The Line Between a Planet and a Star is Much Finer than you might Think

Scientists may have to reconsider the mass that a celestial object needs to have to initiate nuclear fusion.

The term ‘Stellar Evolution’ refers to the process by which a star changes over the course of time. The lifetime of a star is inversely proportional to its mass. Consequently, massive stars live for a few million years while the smallest ones can have a lifespan of trillions of years. The collapsing clouds of dust and gas called molecular clouds give birth to all the stars. These protostars have a long, struggling journey (millions of years) before reaching the equilibrium state which gives them the status of a main-sequence star.

The gravitational collapse of a giant molecular cloud breaks it into smaller fragments. The temperature and pressure of each of these pieces increases due to the heat energy released by the collapsing gas. This creates an ideal environment for these fragments to condense into each other and they form a rotating sphere of superhot gas called a protostar. The accretion of dust and gas keeps it growing until it reaches its final mass. Once the temperature of a star reaches 10,000 Kelvin, the fusion of Hydrogen starts. These proton-proton chain reactions fuse Hydrogen to Deuterium and then Helium. Similarly, the stars that are slightly bigger than our Sun are also heated by the carbon-nitrogen-oxygen (CNO cycle) fusion reactions.

On the other hand, some of the protostars never experience the nuclear fusion of Hydrogen as they lack the necessary mass. The stars having masses less than 1.6 x 1029 kg never achieve the temperature needed for initiating a fusion reaction. They are classified as ‘Brown Dwarfs’. The formal definition of a brown dwarf suggests that it is more massive than a planet but not big enough to be called a star. Having said that, a recent discovery of two humungous brown dwarfs might change our understanding of the stellar evolution.

According to an estimate of astronomers, Epsilon Indi B and C are more than 70 times the mass of Jupiter. This fact takes it them incredibly close to being stars. However, the luminosity of these brown dwarfs indicates that they haven’t achieved the status of stars, at least for now. Despite all that, this discovery has urged the scientists to reconsider the mass that a celestial object must possess to initiate a fusion reaction because the current upper limit for a brown dwarf is 70 Jupiter masses.

The Epsilon Indi System was discovered in 2003 at a distance of 12 light-years from Earth. At that time, astronomers found a pair of brown dwarfs and a small main sequence star in this system. Recently, a Jupiter-sized object (orbiting the star) was also found there. It is regarded as the nearest known exoplanet to our solar system. Prior to its discovery, scientists calculated the masses of the other three celestial bodies of the Epsilon Indi System by making use of the Infrared Imaging and Low-resolution Spectroscopy. That experiment predicted the masses of the brown dwarfs to be 47 and 28 Jupiter masses with a probable error of 25%.

The researchers of the Carnegie Institution for Science in Washington choose a different approach for their analysis.
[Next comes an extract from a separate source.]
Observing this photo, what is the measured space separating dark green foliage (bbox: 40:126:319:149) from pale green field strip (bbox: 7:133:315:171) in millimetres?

They decided to have a look at their wiggling in order to determine the approximate masses of the two brown dwarfs. They mapped the smallest movements of these objects against their cosmic background and got a more precise measurement for the masses of both, Epsilon Indi B and C. The latter of the two has around 70.1 times the mass of Jupiter while the former is 75 times heavier than Jupiter. Serge Dieterich, the First Author of the study, explained their findings in the following words:

Taken together, our results mean that the existing models need to be revised. We showed that the heaviest brown dwarfs and the lightest stars may only have slight differences in mass. But despite this, they are destined for different lives – one racing to dim and cool, the other shining for billions of years.”

Brown dwarfs are quite hard to locate but the commonality of dark solar systems suggests that the possibility of life in the cosmos is certainly there. Alycia Weinberger, a member of the researching team, referred to that by saying,

We are interested in whether stars and brown dwarfs always exist in the same proportion to each other in star-forming regions, which could help us understand the overall habitability of our galaxy.”